Finding the Derivative of an Inverse Function

[UrbanXrisis]

I was taught in class that if g(x) is f^-1(x), then g'(y)=1/f'(x)

my notes for an example:
f(x)=x^2
g(x)=f^-1(x)=x^(.5)
g’(4)=?
g(x)= x^(.5)
g’(x)=.5x^-.5
g’(4)=1/f’(x), x=4^(.5)
g’(4)=1/f'(2)=1/2*2=1/4

I have no clue how g(x)=f^-1(x)=x^(.5) and how g’(4)=1/f'(2)

I am just overall confused any help would be appreciated

 

[Zlex]

f(x) = x^2

set f(x) = y

y = x^2

(*To find inverse solve for x explicitly in terms of y*)

y^0.5 = x

f^-1(x) = x^0.5

let g(x) = f^-1(x)

g(x) = x^0.5

The second one follows the same way

 

[UrbanXrisis]

I have:
g’(4)=1/f'(2)=1/2*2=1/4

and also:
g'(4)=1/f'(x)=1/f'(2)=1/4

is both ways acceptable?

 

[Zlex]

I have:
g’(4)=1/f'(2)=1/2*2=1/4

and also:
g'(4)=1/f'(x)=1/f'(2)=1/4

is both ways acceptable?

I wouldn't go with the second one. It could be seen as wrong to say g'(4) = 1/f'(x) without saying what x is explicitly, which in this case is root(4).

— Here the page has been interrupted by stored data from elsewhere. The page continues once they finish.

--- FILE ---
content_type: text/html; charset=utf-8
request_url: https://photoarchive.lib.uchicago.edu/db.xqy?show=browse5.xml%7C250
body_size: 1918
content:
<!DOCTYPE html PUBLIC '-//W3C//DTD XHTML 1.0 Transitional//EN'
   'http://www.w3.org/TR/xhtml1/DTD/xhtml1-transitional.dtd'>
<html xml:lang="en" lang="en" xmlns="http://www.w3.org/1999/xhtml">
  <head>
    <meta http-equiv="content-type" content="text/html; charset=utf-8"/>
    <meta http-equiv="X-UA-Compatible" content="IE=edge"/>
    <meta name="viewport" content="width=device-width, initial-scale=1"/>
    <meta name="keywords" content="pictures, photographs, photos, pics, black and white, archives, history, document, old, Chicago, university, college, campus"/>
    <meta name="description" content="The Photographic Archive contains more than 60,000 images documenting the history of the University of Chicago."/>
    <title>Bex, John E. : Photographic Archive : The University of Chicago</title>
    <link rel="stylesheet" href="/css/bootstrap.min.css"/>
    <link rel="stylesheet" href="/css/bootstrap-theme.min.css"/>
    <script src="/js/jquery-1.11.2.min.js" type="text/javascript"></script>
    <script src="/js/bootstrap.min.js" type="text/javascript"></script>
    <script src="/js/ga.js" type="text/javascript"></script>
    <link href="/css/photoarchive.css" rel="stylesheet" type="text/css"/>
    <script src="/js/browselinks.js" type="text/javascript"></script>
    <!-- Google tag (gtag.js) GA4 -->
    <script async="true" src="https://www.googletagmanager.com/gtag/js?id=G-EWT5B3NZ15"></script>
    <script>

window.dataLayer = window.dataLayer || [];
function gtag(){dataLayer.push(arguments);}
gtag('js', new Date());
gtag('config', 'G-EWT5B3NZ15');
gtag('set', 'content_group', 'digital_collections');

But, it depends how picky your instructor is

 

[UrbanXrisis]

what about:
g’(x)=.5x^-.5=.5(4)^-.5=1/4

could that be acceptable too?

 

[Zlex]

what about:
g’(x)=.5x^-.5=.5(4)^-.5=1/4

could that be acceptable too?

Sure,

g(x) = $$x^\frac{1}{2}$$

thus,

g'(x) = $$\frac{1}{2x^\frac{1}{2}}$$

g'(4) = $$\frac{1}{2*4^\frac{1}{2}}$$

g'(4) = $$\frac{1}{2*2}$$

g'(4) = $$\frac{1}{4}$$


Again, I would just recommend that you specify you are changing from the general equation g'(x) to g'(4) somewhere in your solution. But if its not on a test, or your teacher isn't picky then that should be fine.